# Cracked bathroom sink in 2006 Hymer B544



## samsung (Jan 24, 2009)

Whilst at Moreton Camping and Caravan site I noticed a wet floor beneath the bathroom sink after washing. I checked the waste pipe etc and then noticed a small crack around where the waste pipe is located into the sink. Is this a common fault? I have the van booked into Hymer UK in October for a Habitation service and vehicle service so will bring this to their attention, The van has an extended warranty so hopefully this should be covered. Has anyone had similar problems ?>
Thanks
Samsung :lol: 
The habitation and vehicle service was carried out at Hymer UK and the service was very good. The sink is to be replaced under the extended warranty. I know people have had problems in the past but I can't fault the way Hymer have performed.


----------



## 94055 (May 1, 2005)

samsung said:


> Whilst at Moreton Camping and Caravan site I noticed a wet floor beneath the bathroom sink after washing. I checked the waste pipe etc and then noticed a small crack around where the waste pipe is located into the sink. Is this a common fault? I have the van booked into Hymer UK in October for a Habitation service and vehicle service so will bring this to their attention, The van has an extended warranty so hopefully this should be covered. Has anyone had similar problems ?>
> Thanks
> Samsung


Not a crack in sink but to change the sink you would still face the same problem. So if sink needs replacing you would have to choose smash or knife.

See

>>HERE<<


----------



## fdhadi (May 9, 2005)

Is your sink plastic or steel?

We have a pin hole in one of the sinks which is steel.
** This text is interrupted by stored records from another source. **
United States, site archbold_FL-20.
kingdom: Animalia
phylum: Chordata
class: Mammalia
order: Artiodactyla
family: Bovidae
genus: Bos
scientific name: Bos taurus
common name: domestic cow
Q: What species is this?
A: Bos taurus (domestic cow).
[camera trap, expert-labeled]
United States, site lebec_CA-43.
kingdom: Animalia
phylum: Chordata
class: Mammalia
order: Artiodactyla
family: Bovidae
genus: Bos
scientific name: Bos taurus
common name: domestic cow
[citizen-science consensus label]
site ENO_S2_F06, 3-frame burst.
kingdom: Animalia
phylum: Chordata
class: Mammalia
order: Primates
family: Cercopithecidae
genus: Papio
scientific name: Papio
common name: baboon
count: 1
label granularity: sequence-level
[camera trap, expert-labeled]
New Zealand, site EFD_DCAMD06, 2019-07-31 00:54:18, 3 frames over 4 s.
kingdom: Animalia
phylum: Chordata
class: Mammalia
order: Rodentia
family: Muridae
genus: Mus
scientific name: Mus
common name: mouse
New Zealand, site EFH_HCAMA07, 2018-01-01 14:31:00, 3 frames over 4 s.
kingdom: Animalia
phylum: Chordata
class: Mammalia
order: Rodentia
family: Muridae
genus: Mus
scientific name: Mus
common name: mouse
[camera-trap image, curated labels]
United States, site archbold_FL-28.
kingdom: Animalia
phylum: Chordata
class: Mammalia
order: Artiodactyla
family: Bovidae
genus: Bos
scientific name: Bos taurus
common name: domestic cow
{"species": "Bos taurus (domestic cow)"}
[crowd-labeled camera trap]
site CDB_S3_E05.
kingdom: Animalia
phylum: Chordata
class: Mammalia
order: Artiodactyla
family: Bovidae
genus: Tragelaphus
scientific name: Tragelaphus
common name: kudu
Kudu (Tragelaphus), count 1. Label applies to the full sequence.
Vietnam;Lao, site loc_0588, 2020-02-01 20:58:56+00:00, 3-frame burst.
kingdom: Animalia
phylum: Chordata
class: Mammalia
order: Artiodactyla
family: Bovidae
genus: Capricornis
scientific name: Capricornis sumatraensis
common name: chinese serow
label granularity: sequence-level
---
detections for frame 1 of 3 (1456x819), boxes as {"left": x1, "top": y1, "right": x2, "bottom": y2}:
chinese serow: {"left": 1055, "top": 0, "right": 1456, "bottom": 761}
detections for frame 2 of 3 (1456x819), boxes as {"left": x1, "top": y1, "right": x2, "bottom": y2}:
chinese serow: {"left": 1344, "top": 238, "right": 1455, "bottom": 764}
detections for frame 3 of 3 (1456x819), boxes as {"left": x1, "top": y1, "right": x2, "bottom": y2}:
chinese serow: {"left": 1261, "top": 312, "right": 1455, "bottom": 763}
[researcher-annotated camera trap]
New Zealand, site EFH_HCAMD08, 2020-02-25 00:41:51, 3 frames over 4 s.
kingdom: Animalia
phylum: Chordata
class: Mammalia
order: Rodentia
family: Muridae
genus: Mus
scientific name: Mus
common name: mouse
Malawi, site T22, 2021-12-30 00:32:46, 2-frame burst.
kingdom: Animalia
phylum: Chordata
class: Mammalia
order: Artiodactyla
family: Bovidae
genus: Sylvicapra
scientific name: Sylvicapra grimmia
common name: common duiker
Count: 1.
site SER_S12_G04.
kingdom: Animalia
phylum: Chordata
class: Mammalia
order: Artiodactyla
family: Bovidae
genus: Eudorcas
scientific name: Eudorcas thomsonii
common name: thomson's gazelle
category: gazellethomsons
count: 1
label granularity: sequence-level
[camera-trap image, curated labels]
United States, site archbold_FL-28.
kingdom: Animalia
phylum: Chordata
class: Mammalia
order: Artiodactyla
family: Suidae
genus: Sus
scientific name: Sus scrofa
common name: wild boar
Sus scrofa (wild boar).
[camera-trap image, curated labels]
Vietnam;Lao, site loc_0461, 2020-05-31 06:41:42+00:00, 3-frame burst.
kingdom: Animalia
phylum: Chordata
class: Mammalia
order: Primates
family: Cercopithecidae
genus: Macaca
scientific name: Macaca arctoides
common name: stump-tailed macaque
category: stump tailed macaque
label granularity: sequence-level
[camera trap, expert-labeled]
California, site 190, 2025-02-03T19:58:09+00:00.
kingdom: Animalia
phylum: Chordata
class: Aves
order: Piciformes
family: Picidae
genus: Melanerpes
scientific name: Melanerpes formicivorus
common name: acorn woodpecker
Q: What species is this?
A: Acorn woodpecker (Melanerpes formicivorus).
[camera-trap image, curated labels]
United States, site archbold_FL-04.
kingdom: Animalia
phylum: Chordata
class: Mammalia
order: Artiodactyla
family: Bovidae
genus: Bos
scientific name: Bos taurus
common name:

Can this be repaired????


----------



## JohnsCrossMotorHomes (Jul 21, 2007)

fdhadi said:


> Is your sink plastic or steel?
> 
> We have a pin hole in one of the sinks which is steel. Can this be repaired????


Rough the surface up underneath and put a glass fibre patch over it underneath.

Peter


----------



## fdhadi (May 9, 2005)

Thanks Peter :wink:


----------